Trial Short Case 1April 2022
Case Summary
A 59-year-old male underwent primary investigation for new onset atrial fibrillation.
Worsening SOB with activity.
NYHA II
The patient had been anticoagulated by his primary physician. Initial exam and primary screening investigations did not demonstrate any known causes for atrial fibrillation. The patient progressed to a trans thoracic echocardiogram.
Background
Bipolar affective disorder
HTN
Hypercholesterolaemia
T2DM
Testicular Cancer - Orchidectomy and Chemotherapy
GORD
Non smoker
nil EtOH
BMI normal
nil family history of arrhythmia
nil OSA
Medications
Apixaban 5mg BD
Perindopril 2.5mg
Metformin XR 1g
Examination
90kg, 175cm
HR 92 bpm irregular
BP 145/75
JVP not elevated
Warm peripheries, strong irregular radial pulse
No carotid bruits
HS 1+2 + nil added
Chest - equal air entry, no creps/wheeze
Calves soft not tender
Nil peripheral oedema
Nil varicose veins
Thyroid exam unremarkable
Investigations
Bloods
CBE: Hb 133 / WCC 5.25 / Plt 221
EUC: Na 140/ K 4.3 / Creat 72
LFT: unremarkable
Coagulation Profile: INR 1.0 / APTT 32
Troponin 6
CK 116
HbA1c 7.1%
TTE:
A divided left atrium, separating the pulmonary veins from the mitral orifice. Nil thrombus in the left atrial appendage. Nil valvular pathology The left atrium was dilated (81ml/m2) and the interatrial septum was intact. LV function normal – 60%
Stress TTE:
Increase in the gradient across the membrane opening from 4mmHg to 14mmHg, and no increase in right heart pressures.
TOE
The right and left upper pulmonary veins drained into the superior segment of the left atrium, and majority of blood flowed across a single posterior opening (1.5cm2) in the membrane.
Angiogram
•Left Main Coronary Artery: Patient with minor non critical atheroma
•Left Anterior Descending Coronary Artery: Patient with minor non critical atheroma
•Circumflex Coronary Artery: Co-dominant artery – patent with minor non critical atheroma
•Left Ventricle: EDP 10mmHg, no significant aortic pullback gradient
•Right Coronary Artery: Co – dominant artery, right PDA is a moderate vessel with severe 80% mid vessel stenosis
Right Heart Cath
Questions:
What is the primary pathology in this patient? Where does this anomaly occur and what is the cause?

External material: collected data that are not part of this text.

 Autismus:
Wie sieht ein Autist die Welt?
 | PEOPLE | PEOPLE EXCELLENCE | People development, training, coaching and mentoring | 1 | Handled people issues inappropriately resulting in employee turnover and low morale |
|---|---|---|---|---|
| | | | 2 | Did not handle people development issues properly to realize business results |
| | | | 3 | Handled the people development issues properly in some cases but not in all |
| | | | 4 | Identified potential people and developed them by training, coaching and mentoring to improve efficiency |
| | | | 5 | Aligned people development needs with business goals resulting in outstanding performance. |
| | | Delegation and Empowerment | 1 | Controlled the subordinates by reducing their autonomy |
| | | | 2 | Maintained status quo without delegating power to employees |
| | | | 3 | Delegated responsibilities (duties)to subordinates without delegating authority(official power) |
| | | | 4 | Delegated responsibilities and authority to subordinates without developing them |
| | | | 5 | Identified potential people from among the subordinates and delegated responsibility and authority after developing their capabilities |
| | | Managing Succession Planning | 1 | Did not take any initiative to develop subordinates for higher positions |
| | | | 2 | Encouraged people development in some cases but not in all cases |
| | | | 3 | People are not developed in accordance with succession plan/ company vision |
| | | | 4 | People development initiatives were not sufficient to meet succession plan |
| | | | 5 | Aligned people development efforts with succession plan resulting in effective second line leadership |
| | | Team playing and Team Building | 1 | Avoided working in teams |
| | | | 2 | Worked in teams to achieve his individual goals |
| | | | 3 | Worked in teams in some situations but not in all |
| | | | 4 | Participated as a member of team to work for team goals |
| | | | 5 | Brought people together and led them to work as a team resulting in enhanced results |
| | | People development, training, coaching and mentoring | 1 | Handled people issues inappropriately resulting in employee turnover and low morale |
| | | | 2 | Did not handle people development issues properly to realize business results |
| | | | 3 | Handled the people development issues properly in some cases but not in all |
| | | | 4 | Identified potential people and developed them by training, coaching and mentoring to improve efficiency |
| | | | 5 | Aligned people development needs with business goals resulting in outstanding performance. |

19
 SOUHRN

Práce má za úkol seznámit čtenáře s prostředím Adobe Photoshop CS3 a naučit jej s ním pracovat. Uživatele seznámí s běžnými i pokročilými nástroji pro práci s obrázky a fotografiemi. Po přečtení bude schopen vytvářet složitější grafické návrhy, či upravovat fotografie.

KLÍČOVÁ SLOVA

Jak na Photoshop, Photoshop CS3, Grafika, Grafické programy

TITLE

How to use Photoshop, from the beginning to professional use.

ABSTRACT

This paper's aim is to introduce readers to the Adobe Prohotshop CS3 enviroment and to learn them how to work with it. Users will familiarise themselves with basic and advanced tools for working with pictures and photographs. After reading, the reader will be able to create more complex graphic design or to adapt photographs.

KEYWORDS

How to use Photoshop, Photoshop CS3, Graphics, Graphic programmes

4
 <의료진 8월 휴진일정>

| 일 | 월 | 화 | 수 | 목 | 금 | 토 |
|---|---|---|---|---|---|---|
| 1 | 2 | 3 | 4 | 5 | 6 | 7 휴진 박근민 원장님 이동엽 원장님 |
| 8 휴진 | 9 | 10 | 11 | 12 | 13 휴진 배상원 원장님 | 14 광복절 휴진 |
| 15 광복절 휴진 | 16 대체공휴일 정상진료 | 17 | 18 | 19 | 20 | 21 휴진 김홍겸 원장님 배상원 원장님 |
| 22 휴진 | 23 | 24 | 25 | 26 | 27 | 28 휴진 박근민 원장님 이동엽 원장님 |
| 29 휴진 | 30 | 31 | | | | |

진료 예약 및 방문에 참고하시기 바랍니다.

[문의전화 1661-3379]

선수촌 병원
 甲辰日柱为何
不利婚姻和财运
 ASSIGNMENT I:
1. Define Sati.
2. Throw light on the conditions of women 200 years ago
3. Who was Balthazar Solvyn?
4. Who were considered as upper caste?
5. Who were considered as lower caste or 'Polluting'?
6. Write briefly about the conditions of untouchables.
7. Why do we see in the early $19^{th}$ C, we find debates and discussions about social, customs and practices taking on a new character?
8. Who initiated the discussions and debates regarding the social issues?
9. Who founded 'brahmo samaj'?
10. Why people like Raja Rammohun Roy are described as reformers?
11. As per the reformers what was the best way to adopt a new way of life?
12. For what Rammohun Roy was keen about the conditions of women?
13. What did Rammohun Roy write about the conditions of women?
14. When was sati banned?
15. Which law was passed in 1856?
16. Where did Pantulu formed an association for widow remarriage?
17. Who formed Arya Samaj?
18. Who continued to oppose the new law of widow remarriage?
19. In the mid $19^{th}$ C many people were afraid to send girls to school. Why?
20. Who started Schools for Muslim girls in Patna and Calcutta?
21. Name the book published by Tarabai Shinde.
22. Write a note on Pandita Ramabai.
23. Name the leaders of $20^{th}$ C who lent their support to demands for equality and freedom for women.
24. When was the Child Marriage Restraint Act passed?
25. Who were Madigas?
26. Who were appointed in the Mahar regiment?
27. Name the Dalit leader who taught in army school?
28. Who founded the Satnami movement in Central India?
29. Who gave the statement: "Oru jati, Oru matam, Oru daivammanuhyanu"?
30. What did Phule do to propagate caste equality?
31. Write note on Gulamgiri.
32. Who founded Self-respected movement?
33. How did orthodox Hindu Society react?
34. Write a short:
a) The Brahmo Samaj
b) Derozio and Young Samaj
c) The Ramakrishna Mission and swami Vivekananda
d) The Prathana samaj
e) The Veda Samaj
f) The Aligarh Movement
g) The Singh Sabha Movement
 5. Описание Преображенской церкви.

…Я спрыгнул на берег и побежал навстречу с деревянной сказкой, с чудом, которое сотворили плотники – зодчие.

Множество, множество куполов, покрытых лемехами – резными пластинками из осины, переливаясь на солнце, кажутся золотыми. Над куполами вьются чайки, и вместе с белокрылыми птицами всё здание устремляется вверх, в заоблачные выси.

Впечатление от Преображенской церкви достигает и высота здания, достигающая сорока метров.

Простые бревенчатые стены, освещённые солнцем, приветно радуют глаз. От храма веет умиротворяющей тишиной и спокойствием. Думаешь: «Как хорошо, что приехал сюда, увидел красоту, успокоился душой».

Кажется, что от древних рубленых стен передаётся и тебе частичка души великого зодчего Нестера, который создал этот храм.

Explain the results of this patient’s investigations, your interpretation explain your reasoning for the new onset atrial fibrillation?
What is the evidence for surgical intervention on this gentleman’s atrial fibrillation?
After concomitant left atrial appendage closure, the patient is requesting cessation of their blood thinning agents. What is the current evidence for this?